The wisecracking title scarcely hints at the depths of fear, grief and guilt plumbed with relentless energy in Galef’s latest (Laugh Track, 2002, etc.).

Its dual narrative tracks the parallel ordeals of Michael Eisler, a psychiatrist who resides in the upscale suburb of Fairchester and cultivates fantasies of leaving his “take-charge executive” spouse, Jane, and Ted Sacks, a computer-geek pedophile whose dreamy pursuit of nubile preadolescent boys gradually focuses on Michael and Jane’s “advanced,” moody, seven-year-old, Alex.
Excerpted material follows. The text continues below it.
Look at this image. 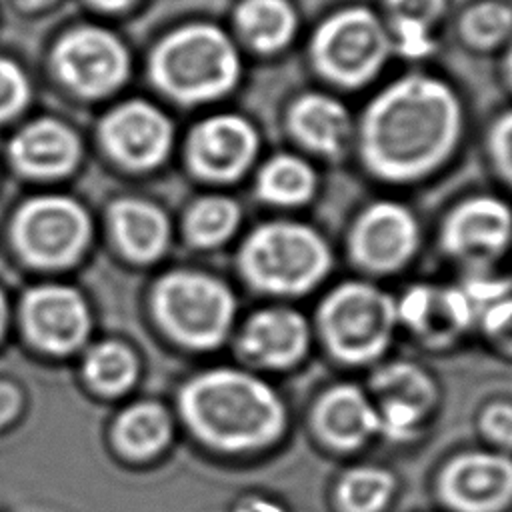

Galef chronicles in generous and stinging detail Michael’s sullen marital unhappiness (he’s convinced the imperious Jane is also unfaithful), his raddled relations with variously troubled patients and his awkward failure either to discipline or reach Alex—who gradually emerges as a confounding mixture of sweetness and implacable cussedness. Meanwhile, the sad tale of Ted Sacks’s own victimization by his hateful father shadows and shapes his path to becoming an emotionless predator trolling X-rated websites and joining in lubricious chat-room exchanges, fuelling his chaotic sexual urges with junk food and kiddie-oriented paraphernalia, and—through a series of coincidental encounters that feels somewhat forced—forging an acquaintance with Alex, when the boy, desperate to escape Michael’s oppressive close parenting, turns to “the man in gray slacks,” who appears to be his only friend. The decisive action, which begins at a skating rink and climaxes in Ted’s dingy apartment, will scare the bejeezus out of anyone who has ever been a parent. In the novel’s “resolution,” we realize that Sacks is a hopeless recidivist, planning future abductions, and that Alex is scarred in ways that have already begun to define his future.

Risky material met head on, in a courageous book that displays Galef’s considerable skills quite brilliantly. Prepare yourself for a rough ride—but don’t miss this one.